Kiyai Nadjih: Mengangguk Bukan Berarti Setuju Dan Menggeleng Belum Tentu Menolak

GURUKU, KIYAI NADJIH AHJAD

Innalillahi Wainna Illahi Rojiuun.

Rabu, 7 Oktober 2015, adalah hari duka bagi Keluarga Besar Bulan Bintang khusunya, umat Islam Indonesia umumnya. Telah kembali kepada Rabb-nya, Kiyai Nadjih Ahjad, di Dukun, Gresik, Jawa Timur. Beliau adalah salah seorang yang kupanggil Guru, panggilan kehormatan kepada seseorang tokoh yang kukagumi dan tempat aku mendapat beberapa hikmah dan pelajaran berharga. Banyak teman meminta padaku untuk sekadar menceritakan dan menulis mengenai kisah dan masa hidup Guruku ini.

Saat asyik duduk di teras Markas Besar Partai Bulan Bintang, seorang teman menghampiriku. Tampak ada sesuatu yang serius ingin disampaikannya.

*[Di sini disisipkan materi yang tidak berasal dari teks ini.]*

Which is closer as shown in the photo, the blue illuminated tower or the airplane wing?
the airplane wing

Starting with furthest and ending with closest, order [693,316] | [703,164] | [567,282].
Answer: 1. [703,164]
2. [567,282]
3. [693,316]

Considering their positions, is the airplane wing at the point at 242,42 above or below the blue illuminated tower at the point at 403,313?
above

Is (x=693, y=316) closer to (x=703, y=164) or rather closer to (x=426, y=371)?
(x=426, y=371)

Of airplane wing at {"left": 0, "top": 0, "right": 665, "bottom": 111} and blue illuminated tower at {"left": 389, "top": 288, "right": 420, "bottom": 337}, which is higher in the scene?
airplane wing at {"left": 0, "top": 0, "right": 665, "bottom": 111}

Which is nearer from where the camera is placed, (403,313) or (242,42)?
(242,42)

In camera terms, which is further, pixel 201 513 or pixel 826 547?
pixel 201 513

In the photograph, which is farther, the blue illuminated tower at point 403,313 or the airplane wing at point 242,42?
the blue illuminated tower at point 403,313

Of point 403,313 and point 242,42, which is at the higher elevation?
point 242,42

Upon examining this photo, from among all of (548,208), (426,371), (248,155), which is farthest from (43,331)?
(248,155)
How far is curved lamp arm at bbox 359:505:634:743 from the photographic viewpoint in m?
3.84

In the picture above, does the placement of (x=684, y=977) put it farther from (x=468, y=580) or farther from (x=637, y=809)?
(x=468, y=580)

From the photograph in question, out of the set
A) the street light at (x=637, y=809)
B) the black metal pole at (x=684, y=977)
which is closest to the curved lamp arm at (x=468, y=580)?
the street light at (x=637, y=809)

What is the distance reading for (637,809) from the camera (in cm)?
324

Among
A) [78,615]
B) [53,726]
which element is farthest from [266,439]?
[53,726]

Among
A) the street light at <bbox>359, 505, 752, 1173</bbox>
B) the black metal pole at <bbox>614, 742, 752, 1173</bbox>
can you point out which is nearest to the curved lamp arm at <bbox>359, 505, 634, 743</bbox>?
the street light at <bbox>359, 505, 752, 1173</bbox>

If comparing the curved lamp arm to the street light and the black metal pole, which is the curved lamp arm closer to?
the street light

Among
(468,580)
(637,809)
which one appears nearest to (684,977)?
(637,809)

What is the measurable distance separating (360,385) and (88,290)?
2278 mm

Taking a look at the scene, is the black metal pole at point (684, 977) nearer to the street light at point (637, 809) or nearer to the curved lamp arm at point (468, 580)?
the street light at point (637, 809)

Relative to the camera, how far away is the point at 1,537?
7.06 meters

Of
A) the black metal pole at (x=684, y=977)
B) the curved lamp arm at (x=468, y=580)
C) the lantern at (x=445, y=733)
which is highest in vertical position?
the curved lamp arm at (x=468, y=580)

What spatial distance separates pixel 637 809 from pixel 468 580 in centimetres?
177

“Banyak orang kutanyai di Partai ini, siapa yang paling pas untuk menulis tentang Kiyai Nadjih Ahjad? Semua bilang kau, Bar!” kata temanku itu.

Aku tahu dia orang media, lalu mendesak aku untuk membuat tulisan, permintaan itu lama aku pertimbangkan. Akhirnya, kuterima.

Setelah hampir sepekan, aku memberanikan diri menulis tentang sosok Kiyai unik, Guruku itu. Tapi saat aku mulai menulis, ini aku bingung dan untuk beberapa saat berpikir keras.  “Apa yang harus aku tulis tentang Guruku itu?”kecamuk pikiranku.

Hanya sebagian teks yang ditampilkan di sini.